Post-natal induction of constitutively active ERBB2 resulted in cardiomegaly, a pronounced increase in heart size.5 Analysis of the underlying mechanisms demonstrated that ERBB2 signaling promoted cardiomyocyte dedifferentiation, proliferation, and hypertrophy. Dedifferentiation was characterized by disassembly of the sarcomeric architecture, replacement with immature components (α-SMA) and increased expression of stem/progenitor cell markers Runx1, DAB2 and cKIT.5 Therefore, ERBB2 signaling reverts cardiomyocytes to a less­differentiated state, allowing them to proliferate again. In line with the observed dedifferentiation phenotype, ERBB2 activation promoted proliferation of mono and bi-nucleated cardiomyocytes,5 the latter thought to be incapable of cell division.

We next demonstrated that transient activation of ERBB2 for 10–20 days after ischemic injury, either in juvenile or adult hearts, triggered a series of events starting with cardiomyocyte dedifferentiation, proliferation, neovascularization and, after ERBB2-signaling termination, proceeding to cardiomyocyte re-differentiation that together lead to anatomical and functional heart regeneration (Fig. 1).5 Taken together, our findings in mice suggest that low ERBB2 levels in the adult heart decrease NRG1-induced cardiomyocyte proliferation, therefore limiting postnatal cardiac regenerative plasticity. Thus, enhancing ERBB2 activity in adult cardiomyocytes represents a promising therapeutic approach for heart regeneration during heart failure. Future studies should focus on developing strategies to fine tune ERBB2 levels in cardiomyocytes in vivo for a short time to repair the damaged heart. Modulating this pathway within the infarcted heart could provide an optimal route for maximizing endogenous regenerative capacity by inducing cardiomyocyte proliferation and tissue replacement, reducing scarring, and improving cardiac function.

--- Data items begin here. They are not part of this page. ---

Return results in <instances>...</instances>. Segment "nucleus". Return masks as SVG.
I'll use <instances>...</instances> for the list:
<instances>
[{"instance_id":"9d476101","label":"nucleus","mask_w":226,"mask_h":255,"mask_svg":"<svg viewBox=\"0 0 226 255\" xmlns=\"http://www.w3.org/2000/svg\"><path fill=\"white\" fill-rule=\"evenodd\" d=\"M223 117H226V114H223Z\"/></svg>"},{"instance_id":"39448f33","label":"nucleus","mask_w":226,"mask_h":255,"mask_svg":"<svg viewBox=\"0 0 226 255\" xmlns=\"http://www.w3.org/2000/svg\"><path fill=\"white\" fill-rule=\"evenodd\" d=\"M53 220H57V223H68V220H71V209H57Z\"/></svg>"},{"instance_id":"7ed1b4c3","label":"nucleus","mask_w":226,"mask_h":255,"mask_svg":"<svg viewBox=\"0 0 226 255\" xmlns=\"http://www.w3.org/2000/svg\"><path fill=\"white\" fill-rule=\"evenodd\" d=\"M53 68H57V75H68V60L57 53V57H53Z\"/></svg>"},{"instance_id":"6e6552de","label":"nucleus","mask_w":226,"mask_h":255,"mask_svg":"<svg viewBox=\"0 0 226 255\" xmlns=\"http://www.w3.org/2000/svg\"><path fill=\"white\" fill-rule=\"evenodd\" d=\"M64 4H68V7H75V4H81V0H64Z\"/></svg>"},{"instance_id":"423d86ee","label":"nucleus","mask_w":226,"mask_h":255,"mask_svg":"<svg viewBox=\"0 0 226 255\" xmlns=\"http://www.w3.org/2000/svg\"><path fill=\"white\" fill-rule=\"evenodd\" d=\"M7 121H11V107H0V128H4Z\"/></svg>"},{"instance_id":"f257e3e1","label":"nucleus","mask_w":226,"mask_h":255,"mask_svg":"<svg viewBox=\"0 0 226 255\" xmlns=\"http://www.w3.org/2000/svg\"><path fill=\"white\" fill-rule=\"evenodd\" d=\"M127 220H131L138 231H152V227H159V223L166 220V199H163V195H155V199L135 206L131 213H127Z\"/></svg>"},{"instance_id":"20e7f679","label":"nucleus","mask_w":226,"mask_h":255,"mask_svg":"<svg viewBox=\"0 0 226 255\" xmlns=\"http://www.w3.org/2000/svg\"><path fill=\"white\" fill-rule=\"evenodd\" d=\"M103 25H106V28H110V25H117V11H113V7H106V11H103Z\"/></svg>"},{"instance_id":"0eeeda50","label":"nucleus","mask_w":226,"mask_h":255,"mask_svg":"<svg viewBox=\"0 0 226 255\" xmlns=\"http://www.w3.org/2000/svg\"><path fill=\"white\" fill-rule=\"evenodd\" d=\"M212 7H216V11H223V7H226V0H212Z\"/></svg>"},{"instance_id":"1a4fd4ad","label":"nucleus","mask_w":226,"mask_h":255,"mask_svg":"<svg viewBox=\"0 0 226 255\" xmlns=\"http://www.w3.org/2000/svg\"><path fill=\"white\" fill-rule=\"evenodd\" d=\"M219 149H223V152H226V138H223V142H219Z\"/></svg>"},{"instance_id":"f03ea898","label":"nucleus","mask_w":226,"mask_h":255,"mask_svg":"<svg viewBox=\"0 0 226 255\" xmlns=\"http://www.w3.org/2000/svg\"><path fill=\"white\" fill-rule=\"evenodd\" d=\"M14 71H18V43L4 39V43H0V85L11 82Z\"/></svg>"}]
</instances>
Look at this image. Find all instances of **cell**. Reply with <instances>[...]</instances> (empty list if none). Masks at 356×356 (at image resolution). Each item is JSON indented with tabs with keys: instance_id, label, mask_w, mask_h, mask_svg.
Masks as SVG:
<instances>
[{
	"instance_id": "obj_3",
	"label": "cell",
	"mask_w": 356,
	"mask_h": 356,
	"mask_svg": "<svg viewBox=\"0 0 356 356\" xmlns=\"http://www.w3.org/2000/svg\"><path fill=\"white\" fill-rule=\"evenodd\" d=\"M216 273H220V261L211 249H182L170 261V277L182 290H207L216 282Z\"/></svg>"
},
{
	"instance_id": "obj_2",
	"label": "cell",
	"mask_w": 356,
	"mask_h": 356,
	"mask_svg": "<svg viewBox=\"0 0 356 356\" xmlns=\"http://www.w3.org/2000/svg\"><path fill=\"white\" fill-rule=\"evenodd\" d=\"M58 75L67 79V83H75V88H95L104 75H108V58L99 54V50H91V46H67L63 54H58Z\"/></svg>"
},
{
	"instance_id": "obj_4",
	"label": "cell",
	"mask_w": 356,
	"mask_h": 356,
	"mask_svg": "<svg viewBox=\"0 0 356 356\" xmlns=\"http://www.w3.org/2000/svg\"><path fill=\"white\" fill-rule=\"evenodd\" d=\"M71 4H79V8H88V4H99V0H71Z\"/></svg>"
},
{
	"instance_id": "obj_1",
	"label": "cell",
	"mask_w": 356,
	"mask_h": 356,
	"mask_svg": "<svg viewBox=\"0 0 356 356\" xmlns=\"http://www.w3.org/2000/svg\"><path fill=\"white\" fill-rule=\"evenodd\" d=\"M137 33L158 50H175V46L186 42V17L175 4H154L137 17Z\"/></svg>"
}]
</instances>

Finally, analysis of ERBB2 downstream pathways revealed a surprising uncou-pling between cardiomyocyte proliferation, dedifferentiation and hypertrophy, differentially dominated by ERK, AKT and GSK3β/β-catenin pathways.5 Therefore NRG1 treatment for cardiac regenerative purposes could be improved either by increasing ERBB2 levels in cardiomyocytes or by targeting ERBB2 specific downstream signaling molecules. In conclusion our findings point to a central role of ERBB2 signaling in cardiomyocyte cell division and heart regeneration. Understanding how ERBB2 signaling pathway promotes heart regeneration may point to new molecular targets and therapies enabling us to develop novel regenerative approaches to heart disease.

Figure 1.

Figure 1.

Transient activation of ERBB2 signaling as a strategy for heart regeneration. A schematic diagram of the role of ERBB2 in controlling post-natal cardiomyocyte proliferation and heart regeneration. ERBB2 levels diminish in cardiomyocytes during the first week after birth contributing to the cardiomyocyte cell cycle withdrawal. Transient induction of a constitutively active ERBB2 (caERBB2) in cardiomyocytes following myocardial infarction (MI) triggers cardiomyocyte dedifferentiation and proliferation as well as increased angiogenesis. Termination of the ERBB2 signaling facilitates cardiomyocyte re-differentiation leading to reduced scar formation and improved cardiac function.